====== Material provided

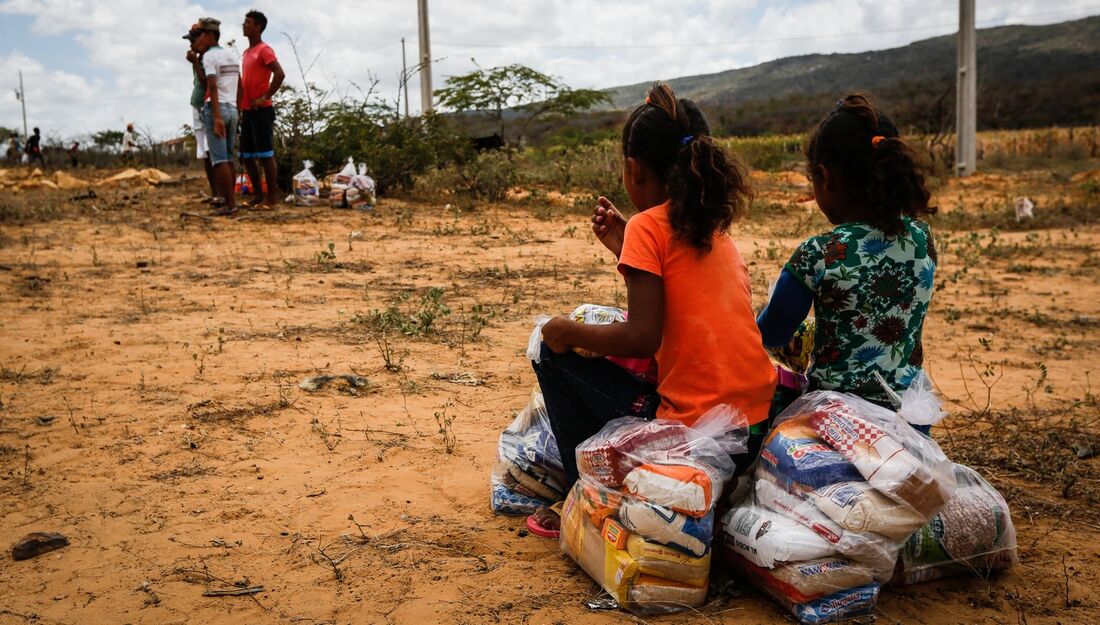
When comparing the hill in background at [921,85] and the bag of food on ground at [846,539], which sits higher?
the hill in background at [921,85]

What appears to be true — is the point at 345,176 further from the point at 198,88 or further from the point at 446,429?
the point at 446,429

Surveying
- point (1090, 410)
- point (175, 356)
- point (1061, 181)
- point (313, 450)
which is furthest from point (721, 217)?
point (1061, 181)

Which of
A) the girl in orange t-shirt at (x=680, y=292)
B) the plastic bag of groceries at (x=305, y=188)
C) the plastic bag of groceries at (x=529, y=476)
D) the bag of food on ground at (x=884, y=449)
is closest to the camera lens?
the bag of food on ground at (x=884, y=449)

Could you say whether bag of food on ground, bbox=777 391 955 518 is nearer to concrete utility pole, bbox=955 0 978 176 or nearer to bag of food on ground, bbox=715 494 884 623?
bag of food on ground, bbox=715 494 884 623

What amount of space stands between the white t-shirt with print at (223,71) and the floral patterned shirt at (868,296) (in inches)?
274

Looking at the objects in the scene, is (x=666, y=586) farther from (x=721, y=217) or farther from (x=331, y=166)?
(x=331, y=166)

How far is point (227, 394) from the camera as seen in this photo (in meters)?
3.81

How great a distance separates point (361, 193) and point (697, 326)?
8003 millimetres

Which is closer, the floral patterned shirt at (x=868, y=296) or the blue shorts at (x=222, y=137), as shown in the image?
the floral patterned shirt at (x=868, y=296)

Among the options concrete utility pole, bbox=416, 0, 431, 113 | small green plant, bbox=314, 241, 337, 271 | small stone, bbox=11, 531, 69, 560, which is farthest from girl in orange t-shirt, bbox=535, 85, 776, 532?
concrete utility pole, bbox=416, 0, 431, 113

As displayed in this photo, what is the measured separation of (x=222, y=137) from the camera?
8.16 meters

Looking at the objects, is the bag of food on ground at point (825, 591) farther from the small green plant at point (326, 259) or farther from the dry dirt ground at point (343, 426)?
the small green plant at point (326, 259)

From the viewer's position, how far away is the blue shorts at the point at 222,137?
818cm

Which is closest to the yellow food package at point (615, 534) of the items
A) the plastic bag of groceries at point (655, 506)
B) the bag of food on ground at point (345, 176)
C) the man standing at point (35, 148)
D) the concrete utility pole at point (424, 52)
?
the plastic bag of groceries at point (655, 506)
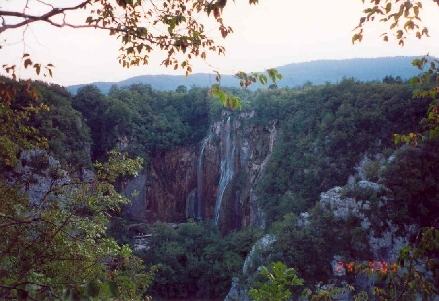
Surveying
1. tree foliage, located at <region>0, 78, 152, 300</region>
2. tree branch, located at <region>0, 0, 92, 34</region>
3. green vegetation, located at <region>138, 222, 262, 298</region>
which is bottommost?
green vegetation, located at <region>138, 222, 262, 298</region>

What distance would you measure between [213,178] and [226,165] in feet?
4.96

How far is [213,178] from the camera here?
27.0 meters

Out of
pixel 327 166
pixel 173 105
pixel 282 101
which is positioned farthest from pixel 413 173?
pixel 173 105

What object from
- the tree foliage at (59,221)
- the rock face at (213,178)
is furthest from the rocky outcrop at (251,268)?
the rock face at (213,178)

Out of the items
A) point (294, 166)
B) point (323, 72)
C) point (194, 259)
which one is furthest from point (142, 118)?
point (323, 72)

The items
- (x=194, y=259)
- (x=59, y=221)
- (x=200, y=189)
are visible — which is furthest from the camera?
(x=200, y=189)

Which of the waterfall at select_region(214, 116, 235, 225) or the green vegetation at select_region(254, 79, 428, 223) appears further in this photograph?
the waterfall at select_region(214, 116, 235, 225)

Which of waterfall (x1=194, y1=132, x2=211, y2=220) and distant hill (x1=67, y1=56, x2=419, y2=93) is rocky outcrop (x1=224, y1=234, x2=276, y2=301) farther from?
distant hill (x1=67, y1=56, x2=419, y2=93)

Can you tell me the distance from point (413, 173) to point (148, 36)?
12796 millimetres

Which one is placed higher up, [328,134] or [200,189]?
[328,134]

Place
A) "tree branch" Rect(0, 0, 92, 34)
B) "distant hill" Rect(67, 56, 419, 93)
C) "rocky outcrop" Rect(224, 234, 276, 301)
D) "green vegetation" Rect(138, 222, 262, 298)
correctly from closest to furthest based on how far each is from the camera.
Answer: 1. "tree branch" Rect(0, 0, 92, 34)
2. "rocky outcrop" Rect(224, 234, 276, 301)
3. "green vegetation" Rect(138, 222, 262, 298)
4. "distant hill" Rect(67, 56, 419, 93)

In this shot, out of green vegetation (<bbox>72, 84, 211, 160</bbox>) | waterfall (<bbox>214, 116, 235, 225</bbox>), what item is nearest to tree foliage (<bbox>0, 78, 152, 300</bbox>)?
waterfall (<bbox>214, 116, 235, 225</bbox>)

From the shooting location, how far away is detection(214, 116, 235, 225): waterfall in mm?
25250

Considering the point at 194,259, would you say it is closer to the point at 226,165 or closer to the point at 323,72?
the point at 226,165
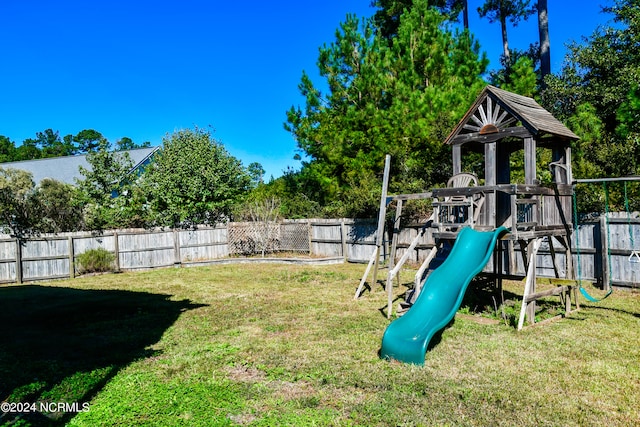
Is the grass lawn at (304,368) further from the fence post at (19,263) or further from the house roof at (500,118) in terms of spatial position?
the fence post at (19,263)

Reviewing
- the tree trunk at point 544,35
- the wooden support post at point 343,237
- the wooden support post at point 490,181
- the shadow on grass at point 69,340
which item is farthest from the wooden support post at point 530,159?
the tree trunk at point 544,35

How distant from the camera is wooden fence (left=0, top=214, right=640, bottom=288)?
14.4 meters

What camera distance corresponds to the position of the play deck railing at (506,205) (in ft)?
25.1

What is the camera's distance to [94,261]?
15.7 metres

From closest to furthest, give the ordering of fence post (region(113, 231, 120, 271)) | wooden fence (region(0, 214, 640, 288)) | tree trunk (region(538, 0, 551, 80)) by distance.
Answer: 1. wooden fence (region(0, 214, 640, 288))
2. fence post (region(113, 231, 120, 271))
3. tree trunk (region(538, 0, 551, 80))

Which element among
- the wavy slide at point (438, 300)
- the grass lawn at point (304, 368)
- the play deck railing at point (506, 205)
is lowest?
the grass lawn at point (304, 368)

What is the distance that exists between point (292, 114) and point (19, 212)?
38.6ft

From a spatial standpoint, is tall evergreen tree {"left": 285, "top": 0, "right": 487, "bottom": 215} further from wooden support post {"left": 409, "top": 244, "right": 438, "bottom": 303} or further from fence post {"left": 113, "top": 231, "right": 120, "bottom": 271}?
fence post {"left": 113, "top": 231, "right": 120, "bottom": 271}

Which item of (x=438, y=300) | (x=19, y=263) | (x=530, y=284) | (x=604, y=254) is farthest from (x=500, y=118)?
(x=19, y=263)

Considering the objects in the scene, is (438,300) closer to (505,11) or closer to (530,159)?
(530,159)

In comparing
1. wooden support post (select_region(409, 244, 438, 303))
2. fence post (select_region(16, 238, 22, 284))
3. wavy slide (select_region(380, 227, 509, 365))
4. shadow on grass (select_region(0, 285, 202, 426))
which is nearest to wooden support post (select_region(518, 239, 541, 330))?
wavy slide (select_region(380, 227, 509, 365))

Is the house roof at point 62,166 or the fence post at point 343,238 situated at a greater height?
the house roof at point 62,166

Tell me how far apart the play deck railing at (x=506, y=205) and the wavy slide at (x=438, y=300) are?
54 cm

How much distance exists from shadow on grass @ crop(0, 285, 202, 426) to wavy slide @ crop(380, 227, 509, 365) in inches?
135
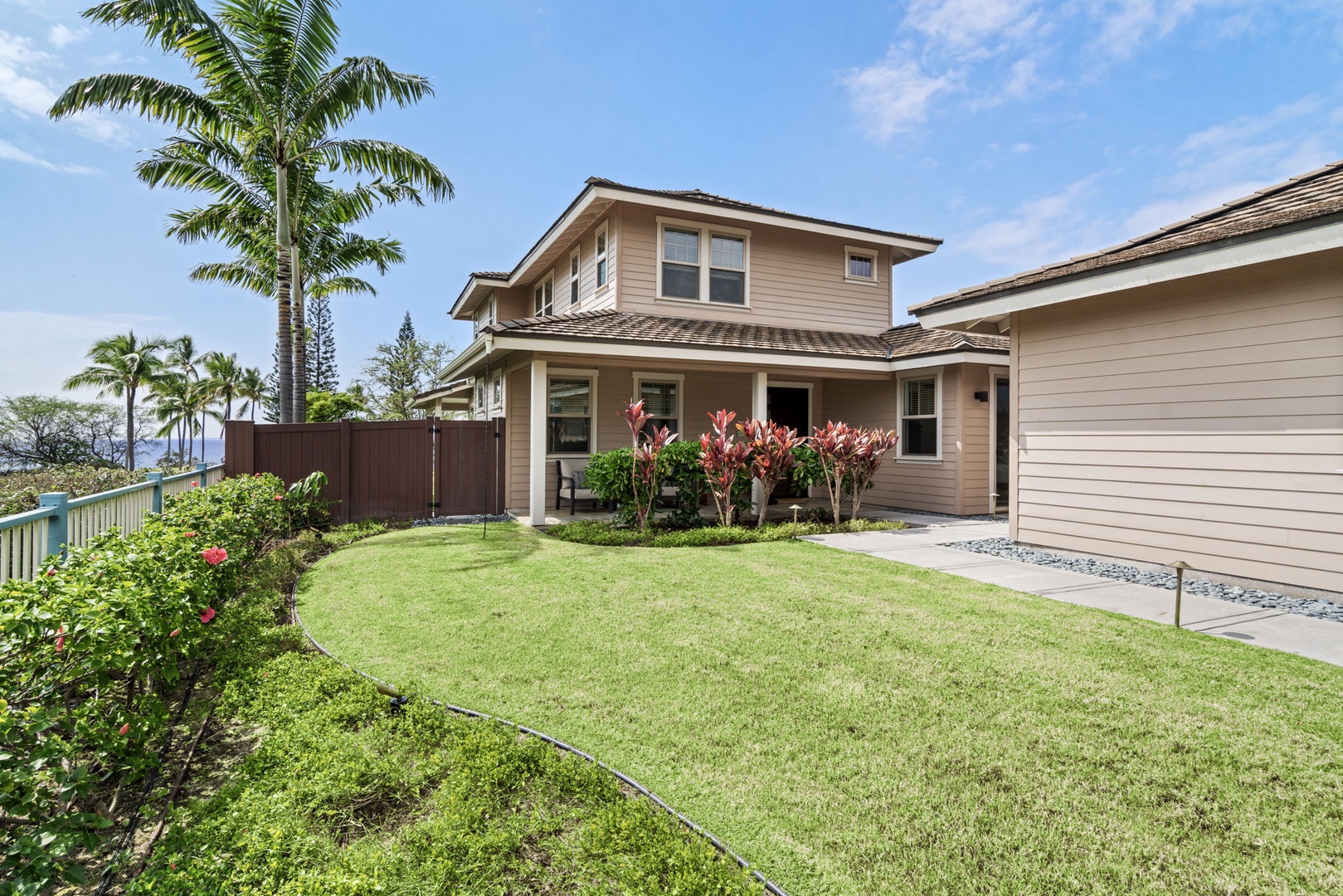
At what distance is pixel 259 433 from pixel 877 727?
32.6 feet

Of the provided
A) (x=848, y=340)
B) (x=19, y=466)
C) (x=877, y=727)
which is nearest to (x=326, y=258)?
(x=19, y=466)

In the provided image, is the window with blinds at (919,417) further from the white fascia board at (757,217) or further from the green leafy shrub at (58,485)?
the green leafy shrub at (58,485)

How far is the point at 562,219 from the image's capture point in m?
11.6

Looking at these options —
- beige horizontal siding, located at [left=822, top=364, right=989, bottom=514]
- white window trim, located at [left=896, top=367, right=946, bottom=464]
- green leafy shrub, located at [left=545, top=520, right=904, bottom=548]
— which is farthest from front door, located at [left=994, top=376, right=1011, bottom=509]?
green leafy shrub, located at [left=545, top=520, right=904, bottom=548]

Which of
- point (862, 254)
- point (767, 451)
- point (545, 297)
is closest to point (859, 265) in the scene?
point (862, 254)

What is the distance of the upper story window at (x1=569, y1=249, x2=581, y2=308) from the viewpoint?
42.3 feet

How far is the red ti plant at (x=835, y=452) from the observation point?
9273 mm

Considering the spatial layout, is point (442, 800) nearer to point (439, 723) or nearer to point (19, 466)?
point (439, 723)

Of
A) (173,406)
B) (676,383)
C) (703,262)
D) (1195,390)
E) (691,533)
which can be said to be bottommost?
(691,533)

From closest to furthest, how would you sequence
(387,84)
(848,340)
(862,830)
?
(862,830)
(387,84)
(848,340)

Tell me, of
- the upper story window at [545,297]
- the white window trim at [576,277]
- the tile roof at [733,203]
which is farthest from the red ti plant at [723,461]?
the upper story window at [545,297]

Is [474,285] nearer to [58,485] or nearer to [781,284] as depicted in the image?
[781,284]

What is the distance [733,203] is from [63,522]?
34.4 feet

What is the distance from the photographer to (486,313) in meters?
18.1
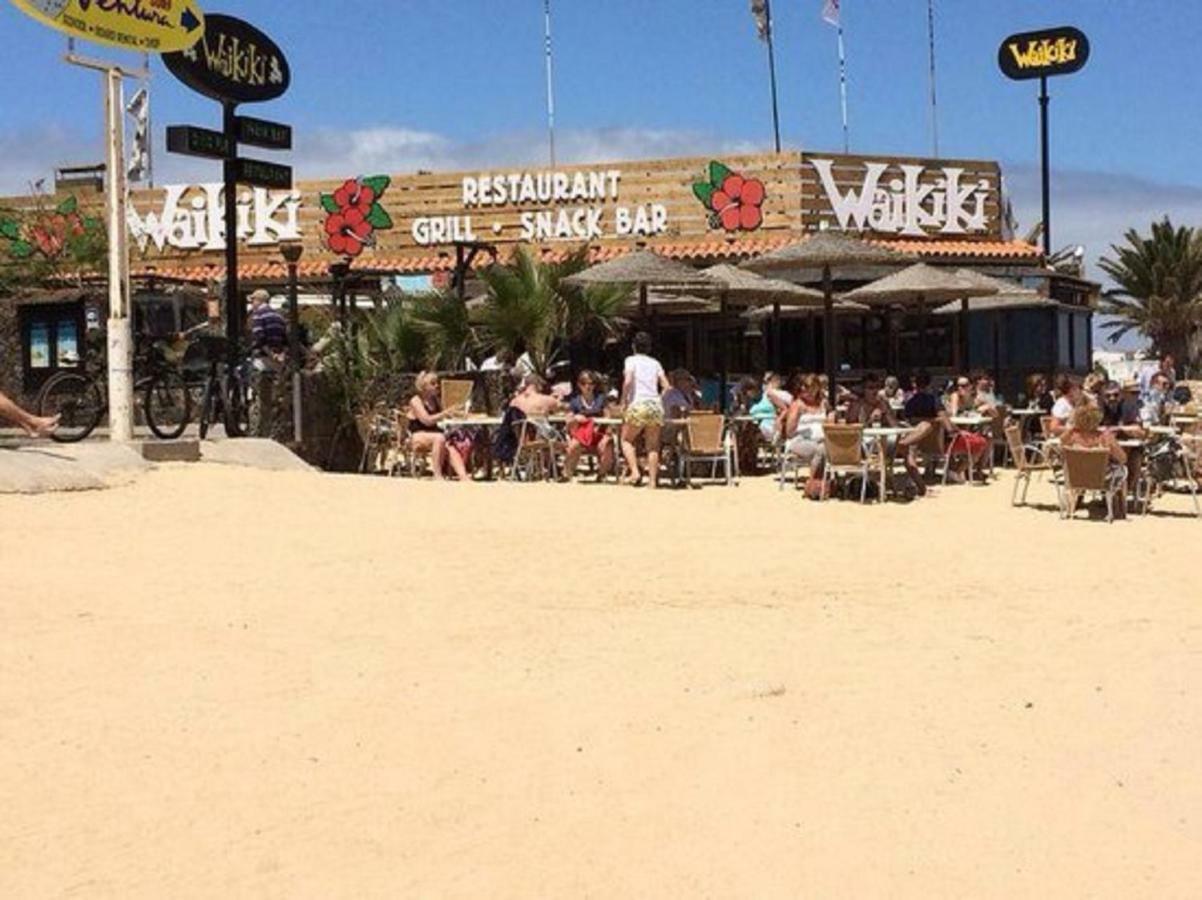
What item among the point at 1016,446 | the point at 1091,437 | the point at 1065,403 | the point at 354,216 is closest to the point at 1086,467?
the point at 1091,437

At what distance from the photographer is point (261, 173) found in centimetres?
1439

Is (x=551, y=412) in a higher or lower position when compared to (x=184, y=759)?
Result: higher

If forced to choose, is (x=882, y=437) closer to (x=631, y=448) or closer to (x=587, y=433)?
(x=631, y=448)

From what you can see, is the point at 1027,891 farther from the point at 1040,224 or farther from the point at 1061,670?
the point at 1040,224

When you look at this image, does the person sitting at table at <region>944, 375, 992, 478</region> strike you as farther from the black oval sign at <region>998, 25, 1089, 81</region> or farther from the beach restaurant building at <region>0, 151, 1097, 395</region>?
the black oval sign at <region>998, 25, 1089, 81</region>

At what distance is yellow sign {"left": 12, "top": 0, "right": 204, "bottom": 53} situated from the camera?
456 inches

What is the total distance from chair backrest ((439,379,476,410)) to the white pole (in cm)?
383

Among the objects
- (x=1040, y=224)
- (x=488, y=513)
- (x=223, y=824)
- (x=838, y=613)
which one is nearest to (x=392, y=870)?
(x=223, y=824)

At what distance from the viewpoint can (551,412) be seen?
45.9 ft

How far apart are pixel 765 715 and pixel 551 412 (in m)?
8.67

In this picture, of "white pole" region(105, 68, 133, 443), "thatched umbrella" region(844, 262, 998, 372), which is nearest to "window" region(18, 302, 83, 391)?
"white pole" region(105, 68, 133, 443)

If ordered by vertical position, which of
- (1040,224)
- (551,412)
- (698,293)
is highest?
(1040,224)

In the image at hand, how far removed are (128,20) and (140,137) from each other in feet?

============

• Goal of the exercise:
Starting with the line that contains "What is the distance from" and going on through the end of the material, write those lines out again with "thatched umbrella" swapped for "straw umbrella" and everything else unchanged, leaving out the pictures.

• Solution to this problem:
What is the distance from the photographer to (486,313) in meters?
18.1
What item among the point at 1016,446 | the point at 1091,437 | the point at 1065,403 | the point at 354,216 is closest to the point at 1086,467?
the point at 1091,437

At what distance from the photographer is point (261, 173) found in centimetres?
1439

Is (x=551, y=412) in a higher or lower position when compared to (x=184, y=759)?
Result: higher

If forced to choose, is (x=882, y=437) closer to (x=631, y=448) or closer to (x=587, y=433)?
(x=631, y=448)

From what you can see, is the point at 1027,891 farther from the point at 1040,224 or farther from the point at 1061,670?
the point at 1040,224

When you look at this image, does the person sitting at table at <region>944, 375, 992, 478</region> strike you as farther from the black oval sign at <region>998, 25, 1089, 81</region> or farther from the beach restaurant building at <region>0, 151, 1097, 395</region>?
the black oval sign at <region>998, 25, 1089, 81</region>

At what distance is yellow sign {"left": 12, "top": 0, "right": 204, "bottom": 53} situated from the camera?
456 inches

What is the total distance from chair backrest ((439,379,476,410)) to the white pole (in cm)?
383

Among the objects
- (x=1040, y=224)
- (x=488, y=513)
- (x=223, y=824)
- (x=838, y=613)
which one is nearest to (x=392, y=870)?
(x=223, y=824)

At what distance from the viewpoint can (551,412) be seen?
45.9 ft

How far apart are pixel 765 715 and pixel 551 412 (in m)?
8.67

In this picture, of "white pole" region(105, 68, 133, 443), "straw umbrella" region(844, 262, 998, 372), which is nearest to "window" region(18, 302, 83, 391)?
"white pole" region(105, 68, 133, 443)

If ordered by vertical position, which of
- (1040,224)
- (551,412)
- (698,293)
is highest?
(1040,224)

In the image at hand, how far removed are (128,20) and (140,137) from each other in feet?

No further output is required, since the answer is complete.